| WHAT THE TASK ASKS |
Check every line of the entries that follow, and copy the ones containing "California".

Collected data
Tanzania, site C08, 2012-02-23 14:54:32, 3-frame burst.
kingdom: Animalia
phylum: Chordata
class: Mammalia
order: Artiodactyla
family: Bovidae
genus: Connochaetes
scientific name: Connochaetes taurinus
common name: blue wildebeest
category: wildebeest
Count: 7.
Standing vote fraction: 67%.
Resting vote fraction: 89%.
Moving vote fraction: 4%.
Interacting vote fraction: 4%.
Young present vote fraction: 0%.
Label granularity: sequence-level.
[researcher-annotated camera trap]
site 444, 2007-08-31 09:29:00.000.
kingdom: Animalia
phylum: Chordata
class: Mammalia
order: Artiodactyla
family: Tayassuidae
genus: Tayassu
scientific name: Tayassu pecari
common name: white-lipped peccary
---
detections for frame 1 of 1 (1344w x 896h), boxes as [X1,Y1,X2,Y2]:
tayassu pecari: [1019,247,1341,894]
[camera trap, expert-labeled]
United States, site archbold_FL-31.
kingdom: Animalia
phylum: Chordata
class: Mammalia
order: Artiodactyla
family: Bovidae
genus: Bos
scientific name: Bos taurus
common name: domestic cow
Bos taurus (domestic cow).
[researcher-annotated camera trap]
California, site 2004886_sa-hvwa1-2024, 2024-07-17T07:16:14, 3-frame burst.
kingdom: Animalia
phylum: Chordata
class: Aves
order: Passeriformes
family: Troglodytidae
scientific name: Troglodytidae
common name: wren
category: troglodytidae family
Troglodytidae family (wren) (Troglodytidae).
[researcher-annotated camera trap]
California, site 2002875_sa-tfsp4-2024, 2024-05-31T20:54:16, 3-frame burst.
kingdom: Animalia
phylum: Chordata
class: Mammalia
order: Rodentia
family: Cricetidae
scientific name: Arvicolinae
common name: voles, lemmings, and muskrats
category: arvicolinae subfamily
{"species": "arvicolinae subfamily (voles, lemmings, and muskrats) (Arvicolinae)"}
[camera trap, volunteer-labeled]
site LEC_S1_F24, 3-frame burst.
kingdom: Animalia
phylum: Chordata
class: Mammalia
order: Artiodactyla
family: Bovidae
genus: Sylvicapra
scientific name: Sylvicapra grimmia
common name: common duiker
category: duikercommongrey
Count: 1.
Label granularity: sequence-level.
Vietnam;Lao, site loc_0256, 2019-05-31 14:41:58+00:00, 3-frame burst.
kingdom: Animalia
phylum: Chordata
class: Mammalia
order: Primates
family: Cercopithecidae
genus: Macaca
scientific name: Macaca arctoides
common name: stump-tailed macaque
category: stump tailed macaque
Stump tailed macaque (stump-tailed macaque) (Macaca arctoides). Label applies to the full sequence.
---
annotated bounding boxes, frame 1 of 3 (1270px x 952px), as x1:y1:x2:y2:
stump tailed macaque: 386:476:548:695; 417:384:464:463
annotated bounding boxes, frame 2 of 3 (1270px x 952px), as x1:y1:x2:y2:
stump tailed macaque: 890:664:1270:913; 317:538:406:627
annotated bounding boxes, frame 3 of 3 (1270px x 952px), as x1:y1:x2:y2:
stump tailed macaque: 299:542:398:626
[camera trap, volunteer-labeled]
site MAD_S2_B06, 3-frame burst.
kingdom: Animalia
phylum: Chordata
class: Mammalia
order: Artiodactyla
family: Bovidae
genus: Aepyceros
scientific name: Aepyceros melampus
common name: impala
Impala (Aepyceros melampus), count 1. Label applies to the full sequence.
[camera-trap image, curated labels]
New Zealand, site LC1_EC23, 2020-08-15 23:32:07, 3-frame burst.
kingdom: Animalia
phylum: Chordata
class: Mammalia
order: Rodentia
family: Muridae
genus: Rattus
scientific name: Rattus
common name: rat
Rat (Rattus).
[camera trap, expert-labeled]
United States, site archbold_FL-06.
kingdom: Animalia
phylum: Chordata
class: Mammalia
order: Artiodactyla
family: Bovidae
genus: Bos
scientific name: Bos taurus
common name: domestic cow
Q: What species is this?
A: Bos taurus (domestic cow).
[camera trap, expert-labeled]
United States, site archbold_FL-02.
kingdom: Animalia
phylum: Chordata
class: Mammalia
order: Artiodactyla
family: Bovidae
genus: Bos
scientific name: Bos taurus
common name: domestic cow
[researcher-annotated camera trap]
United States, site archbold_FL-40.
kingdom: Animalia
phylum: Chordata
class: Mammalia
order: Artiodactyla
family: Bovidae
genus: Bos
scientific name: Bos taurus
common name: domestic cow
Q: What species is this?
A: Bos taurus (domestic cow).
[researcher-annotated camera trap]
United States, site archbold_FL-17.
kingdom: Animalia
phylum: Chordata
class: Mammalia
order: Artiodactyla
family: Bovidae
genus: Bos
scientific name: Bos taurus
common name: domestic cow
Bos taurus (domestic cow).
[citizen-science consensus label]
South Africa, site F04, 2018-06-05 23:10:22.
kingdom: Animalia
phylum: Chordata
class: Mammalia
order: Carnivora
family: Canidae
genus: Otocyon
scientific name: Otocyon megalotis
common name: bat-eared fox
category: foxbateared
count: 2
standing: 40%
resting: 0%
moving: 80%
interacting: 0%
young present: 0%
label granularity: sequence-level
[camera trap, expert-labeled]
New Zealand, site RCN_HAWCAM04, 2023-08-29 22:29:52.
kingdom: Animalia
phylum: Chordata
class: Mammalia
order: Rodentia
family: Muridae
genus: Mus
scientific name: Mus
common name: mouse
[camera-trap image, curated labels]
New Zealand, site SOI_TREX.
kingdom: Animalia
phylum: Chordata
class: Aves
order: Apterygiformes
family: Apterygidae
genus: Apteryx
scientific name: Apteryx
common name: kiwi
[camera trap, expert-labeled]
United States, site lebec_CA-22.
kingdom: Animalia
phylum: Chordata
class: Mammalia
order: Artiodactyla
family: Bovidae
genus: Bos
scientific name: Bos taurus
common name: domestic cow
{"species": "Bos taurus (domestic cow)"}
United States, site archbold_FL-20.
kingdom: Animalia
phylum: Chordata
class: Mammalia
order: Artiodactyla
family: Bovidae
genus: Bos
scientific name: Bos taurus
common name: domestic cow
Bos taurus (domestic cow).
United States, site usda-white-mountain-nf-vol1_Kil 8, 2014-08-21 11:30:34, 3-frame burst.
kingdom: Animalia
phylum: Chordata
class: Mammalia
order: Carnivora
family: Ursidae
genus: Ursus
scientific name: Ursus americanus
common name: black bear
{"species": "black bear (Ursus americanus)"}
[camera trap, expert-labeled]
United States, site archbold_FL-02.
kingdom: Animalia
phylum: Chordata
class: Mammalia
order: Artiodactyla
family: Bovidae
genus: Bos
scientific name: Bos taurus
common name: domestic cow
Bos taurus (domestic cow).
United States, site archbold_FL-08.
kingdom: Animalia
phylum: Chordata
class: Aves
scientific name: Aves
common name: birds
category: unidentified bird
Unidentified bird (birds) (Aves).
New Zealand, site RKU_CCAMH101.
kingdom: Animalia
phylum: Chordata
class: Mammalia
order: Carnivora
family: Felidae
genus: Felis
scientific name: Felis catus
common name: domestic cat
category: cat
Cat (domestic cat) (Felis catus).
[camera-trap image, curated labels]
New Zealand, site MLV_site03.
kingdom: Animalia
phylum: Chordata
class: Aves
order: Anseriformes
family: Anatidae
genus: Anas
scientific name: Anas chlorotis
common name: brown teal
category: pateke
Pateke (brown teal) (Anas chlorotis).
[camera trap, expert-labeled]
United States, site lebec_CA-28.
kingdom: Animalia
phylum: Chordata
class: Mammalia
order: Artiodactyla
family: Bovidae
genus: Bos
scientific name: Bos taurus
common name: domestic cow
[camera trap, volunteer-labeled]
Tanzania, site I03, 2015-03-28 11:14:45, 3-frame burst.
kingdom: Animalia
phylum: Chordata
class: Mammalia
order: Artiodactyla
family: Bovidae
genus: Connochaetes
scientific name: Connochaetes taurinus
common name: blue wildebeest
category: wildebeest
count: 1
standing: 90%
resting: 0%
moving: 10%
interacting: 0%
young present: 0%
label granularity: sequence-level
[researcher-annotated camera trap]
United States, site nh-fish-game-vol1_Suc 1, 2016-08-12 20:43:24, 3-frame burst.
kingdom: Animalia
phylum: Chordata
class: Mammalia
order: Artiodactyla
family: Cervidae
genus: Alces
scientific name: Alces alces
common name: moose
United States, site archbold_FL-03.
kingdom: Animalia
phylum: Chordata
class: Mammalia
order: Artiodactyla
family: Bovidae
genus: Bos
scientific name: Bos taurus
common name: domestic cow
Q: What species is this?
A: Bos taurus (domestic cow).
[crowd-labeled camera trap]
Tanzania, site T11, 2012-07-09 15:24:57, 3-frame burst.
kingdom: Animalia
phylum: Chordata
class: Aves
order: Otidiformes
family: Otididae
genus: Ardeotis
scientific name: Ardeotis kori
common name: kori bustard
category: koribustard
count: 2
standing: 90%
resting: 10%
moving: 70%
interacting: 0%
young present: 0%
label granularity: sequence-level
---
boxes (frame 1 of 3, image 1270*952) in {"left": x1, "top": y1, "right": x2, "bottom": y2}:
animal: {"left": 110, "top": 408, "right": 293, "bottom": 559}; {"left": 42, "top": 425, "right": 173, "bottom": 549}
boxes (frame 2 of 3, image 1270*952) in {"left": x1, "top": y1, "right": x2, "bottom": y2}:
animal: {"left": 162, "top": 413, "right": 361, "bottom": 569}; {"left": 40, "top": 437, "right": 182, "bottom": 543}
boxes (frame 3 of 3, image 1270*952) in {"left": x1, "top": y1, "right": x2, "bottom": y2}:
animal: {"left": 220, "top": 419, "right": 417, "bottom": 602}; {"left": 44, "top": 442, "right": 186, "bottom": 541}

| RESULT OF THIS TASK |
California, site 2004886_sa-hvwa1-2024, 2024-07-17T07:16:14, 3-frame burst.
California, site 2002875_sa-tfsp4-2024, 2024-05-31T20:54:16, 3-frame burst.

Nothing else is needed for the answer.